Whilst not excusing the examples given above, I will concede that most ordinary people will at least understand the information presented. But, what if you are really, really determined to make your potential customers eyes glaze over and tell them things that they no only don’t care about, but potentially don’t even understand? Well, here’s a few common ones:

  • Technology, ugh. Nobody cares about your technological skills or indeed the hidden, obscure technology suite that drives or enables your product. Unless those facts make or break your product for your customer, they will not care!

  • Meaningless names of, or types of systems you’ve built in the past.

  • Your development philosophy or your advocacy for whatever system, platform, architecture or programming languages you have a bias for.

What everybody cares about (to name but a few)
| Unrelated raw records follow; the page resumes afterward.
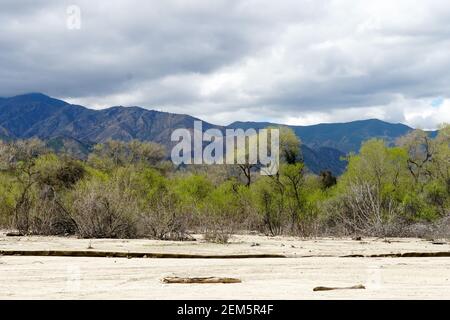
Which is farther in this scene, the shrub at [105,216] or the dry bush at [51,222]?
the dry bush at [51,222]

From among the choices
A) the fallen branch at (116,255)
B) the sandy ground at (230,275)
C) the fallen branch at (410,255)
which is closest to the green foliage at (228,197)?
the fallen branch at (116,255)

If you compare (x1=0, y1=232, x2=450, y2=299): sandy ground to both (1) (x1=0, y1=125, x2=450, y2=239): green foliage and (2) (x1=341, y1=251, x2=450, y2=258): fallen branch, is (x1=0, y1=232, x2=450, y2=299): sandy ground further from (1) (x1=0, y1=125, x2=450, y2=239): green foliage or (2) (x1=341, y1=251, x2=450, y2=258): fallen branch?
(1) (x1=0, y1=125, x2=450, y2=239): green foliage

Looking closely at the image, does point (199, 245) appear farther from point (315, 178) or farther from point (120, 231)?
point (315, 178)

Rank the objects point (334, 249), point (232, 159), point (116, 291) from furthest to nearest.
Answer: point (232, 159), point (334, 249), point (116, 291)

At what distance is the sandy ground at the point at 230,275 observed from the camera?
7.89 m

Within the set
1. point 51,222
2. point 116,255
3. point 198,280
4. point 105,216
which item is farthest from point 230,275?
point 51,222

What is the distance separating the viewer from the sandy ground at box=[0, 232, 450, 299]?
311 inches

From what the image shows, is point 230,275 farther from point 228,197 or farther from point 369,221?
point 228,197

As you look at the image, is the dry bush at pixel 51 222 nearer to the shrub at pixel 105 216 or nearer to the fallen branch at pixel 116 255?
the shrub at pixel 105 216

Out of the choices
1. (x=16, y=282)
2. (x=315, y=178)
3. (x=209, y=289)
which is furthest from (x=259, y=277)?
(x=315, y=178)

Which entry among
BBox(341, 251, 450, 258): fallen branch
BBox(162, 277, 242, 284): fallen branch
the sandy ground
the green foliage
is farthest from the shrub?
BBox(162, 277, 242, 284): fallen branch

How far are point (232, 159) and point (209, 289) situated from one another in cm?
5399
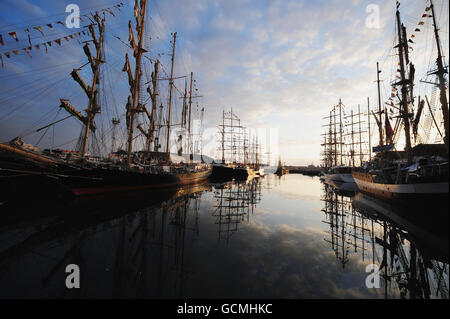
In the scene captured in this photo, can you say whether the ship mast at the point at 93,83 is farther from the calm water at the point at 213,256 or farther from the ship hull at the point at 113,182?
the calm water at the point at 213,256

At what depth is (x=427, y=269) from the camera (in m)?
5.03

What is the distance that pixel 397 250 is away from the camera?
6.32 meters

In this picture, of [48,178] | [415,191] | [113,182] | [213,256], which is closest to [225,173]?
[113,182]

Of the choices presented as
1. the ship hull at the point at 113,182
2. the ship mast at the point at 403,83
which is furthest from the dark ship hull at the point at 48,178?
the ship mast at the point at 403,83

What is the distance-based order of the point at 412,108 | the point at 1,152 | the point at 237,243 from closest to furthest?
the point at 237,243, the point at 1,152, the point at 412,108

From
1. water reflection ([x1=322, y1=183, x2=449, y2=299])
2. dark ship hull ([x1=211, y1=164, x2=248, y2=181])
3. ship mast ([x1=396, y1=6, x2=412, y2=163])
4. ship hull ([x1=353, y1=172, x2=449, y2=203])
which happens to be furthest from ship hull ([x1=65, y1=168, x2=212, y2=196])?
dark ship hull ([x1=211, y1=164, x2=248, y2=181])

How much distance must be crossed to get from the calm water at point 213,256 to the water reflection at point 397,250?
0.03m

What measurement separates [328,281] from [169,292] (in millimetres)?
3866

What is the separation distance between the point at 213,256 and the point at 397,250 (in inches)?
270

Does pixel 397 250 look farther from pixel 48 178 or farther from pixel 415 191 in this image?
pixel 48 178

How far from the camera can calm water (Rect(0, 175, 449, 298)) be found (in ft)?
12.7
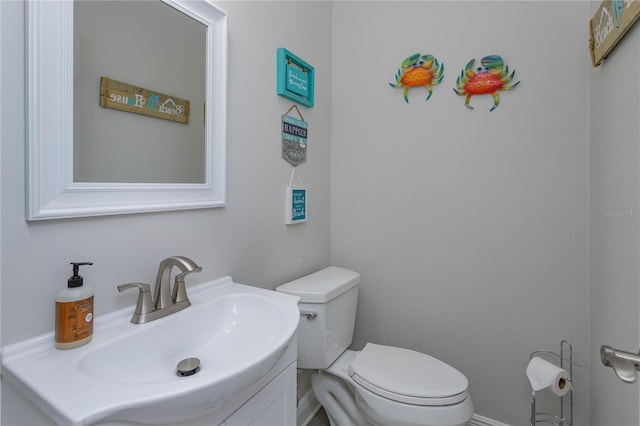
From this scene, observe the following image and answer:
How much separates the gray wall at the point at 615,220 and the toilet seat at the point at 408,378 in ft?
1.62

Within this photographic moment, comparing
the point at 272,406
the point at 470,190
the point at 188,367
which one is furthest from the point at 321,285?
the point at 470,190

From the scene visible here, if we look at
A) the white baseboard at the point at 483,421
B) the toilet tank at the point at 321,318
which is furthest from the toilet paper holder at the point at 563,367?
the toilet tank at the point at 321,318

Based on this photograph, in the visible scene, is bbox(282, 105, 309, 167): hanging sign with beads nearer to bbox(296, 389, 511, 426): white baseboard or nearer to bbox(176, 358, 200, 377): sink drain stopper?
bbox(176, 358, 200, 377): sink drain stopper

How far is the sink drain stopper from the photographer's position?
31.2 inches

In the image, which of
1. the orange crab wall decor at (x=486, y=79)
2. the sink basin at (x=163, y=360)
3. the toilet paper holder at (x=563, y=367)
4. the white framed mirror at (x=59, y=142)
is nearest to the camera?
the sink basin at (x=163, y=360)

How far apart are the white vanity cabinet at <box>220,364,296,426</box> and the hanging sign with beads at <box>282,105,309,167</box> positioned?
3.00ft

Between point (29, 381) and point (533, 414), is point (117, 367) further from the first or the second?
point (533, 414)

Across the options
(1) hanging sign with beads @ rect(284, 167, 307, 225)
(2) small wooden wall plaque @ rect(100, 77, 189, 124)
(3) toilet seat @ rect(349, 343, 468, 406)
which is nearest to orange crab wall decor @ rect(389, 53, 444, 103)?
(1) hanging sign with beads @ rect(284, 167, 307, 225)

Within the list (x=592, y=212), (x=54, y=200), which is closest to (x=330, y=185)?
(x=592, y=212)

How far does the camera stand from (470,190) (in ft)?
5.12

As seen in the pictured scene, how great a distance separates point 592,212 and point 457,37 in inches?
39.1

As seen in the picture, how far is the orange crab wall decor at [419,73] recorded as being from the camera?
1.60 m

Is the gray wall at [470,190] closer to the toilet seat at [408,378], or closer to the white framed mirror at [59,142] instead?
the toilet seat at [408,378]

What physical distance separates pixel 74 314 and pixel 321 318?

  • Getting their problems fixed and sorted.

  • Streamlining and automating processes for efficiency gains and reduced costs.

  • Higher product/service turnover.

  • Greater customer satisfaction.

  • Larger profits.

  • More meaningful business, market and customer intelligence.

Tell them you’re going to solve their problems (aka What’s in it for me?)

Your prospective customers want to know how much better their lives will be by using your product. They want to know the benefits of using your product. They are looking to buy your product.

Nobody, whether browsing your website or enduring a sales or client meeting with you cares about you or your company or the history of either. Your customer is selfish, short of time, and only cares about solving their own problem, so respect their time and don’t waste it by talking about yourself. Don’t drive your customers away with a bland, trivial, self-absorbed wall of text about you or your company. Your customers are selfish, so tell them what they want to hear. Tell them about themselves.